• [DOCUMENT EXTRACT]
Pegjs: Implement a simpler way to express lists with a separator

Created on 21 Sep 2012  路  25Comments  路  Source: pegjs/pegjs

When we have a right recursion we have to do something like this:

Statements
  = head:Statement tail:(__ Statement)* {
      var result = [head];
      for (var i = 0; i < tail.length; i++) {
        result.push(tail[i][1]);
      }
      return result;
    }

I could find useful to be able to do the same as follow:

Statements
  = st:Statement (__ st:Statement)* { return st; /*where st is an array*/ }
feature

All 25 comments

Related: #69

This is not really about right recursion helper, but about lists of items separated by a separator. This is a fairly common pattern in language grammars and as such it probably deserves a simplification. The question is how to do it.

I don't like the solution proposed in the issue description. This is just black magic and is not in line with label scope rules as outlined in #69. Instead, I am currently thinking about the following two solutions:

Special syntax

Imagine something like this:

Args = args:Arg % ","

The meaning would be "a list of Args separated by ","s. The args variable would contain an array of whatever Arg produces, the separators would get forgotten.

One question is how to distinguish separated lists allowing zero or more items from the ones allowing one or more items. Experience shows both are needed. A possible answer is to append or prepend * or + to the % operator:

Args0 = args:Arg %* ","
Args1 = args:Arg %+ ","
Args0 = args:Arg *% ","
Args1 = args:Arg +% ","

The % operator could be even implemented as a modifier of the existing * and + operators:

Args0 = args:Arg* % ","
Args1 = args:Arg+ % ","

Pros: Simple to implement, introduces no new concepts.
Cons: Specific solution to a specific problem, not generic.

Parametric Rules

The second solution is to use parametric rules, already proposed in #45. My current idea about the syntax:

// Template definition
List<item, separator> = head:item tail:(separator item)* { ... boilerplate ... }

// Template use
Args = List<Arg, ",">

This way boilerplate code would be repeated at most once in the grammar. The issue with two kinds of lists can be solved by two templates. These templates could even be built-in.

Pros: Generic, can eliminate other types of boilerplate too.
Cons: Complex to implement, introduces a new concept.


I have not decided which way to go yet. I'd love to hear any thoughts/suggestions/alternative proposals.

Template definition seems like the way to go for this, especially if there can be some (optional) built-in templates, like list.

I have a sister project to peg.js (otac0n/pegasus, it's basically a port for C#) that already uses angle brackets in that position for the data-type of the rule, but it seems like I could figure something out if you went with this.

Just my two cents:

Special syntax

This syntax should also be able to distinguish lists allowing two or more items. It's a pretty common pattern that when the list has two or more items, you'd want to wrap it inside a container node, whereas it only has one item, you just return that item.

Also, the separator might not always be dropped:

complexSelector = simpleSelectors:simpleSelector % (ws* [>+~] ws* / ws+)

This a CSS selector example, in which you probably want to know which combinators are used.

• [SOURCE EXCERPT]

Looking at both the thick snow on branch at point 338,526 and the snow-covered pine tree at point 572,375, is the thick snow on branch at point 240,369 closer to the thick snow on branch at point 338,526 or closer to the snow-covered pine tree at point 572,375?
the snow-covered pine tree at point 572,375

• [YOUR GOAL] Reproduce the passage of the PEG.js separated-list thread from "Args = args:Arg" up to and including "would get forgotten.", word for word.

• [THE RESPONSE]
Args = args:Arg % ","

The meaning would be "a list of Args separated by ","s. The args variable would contain an array of whatever Arg produces, the separators would get forgotten.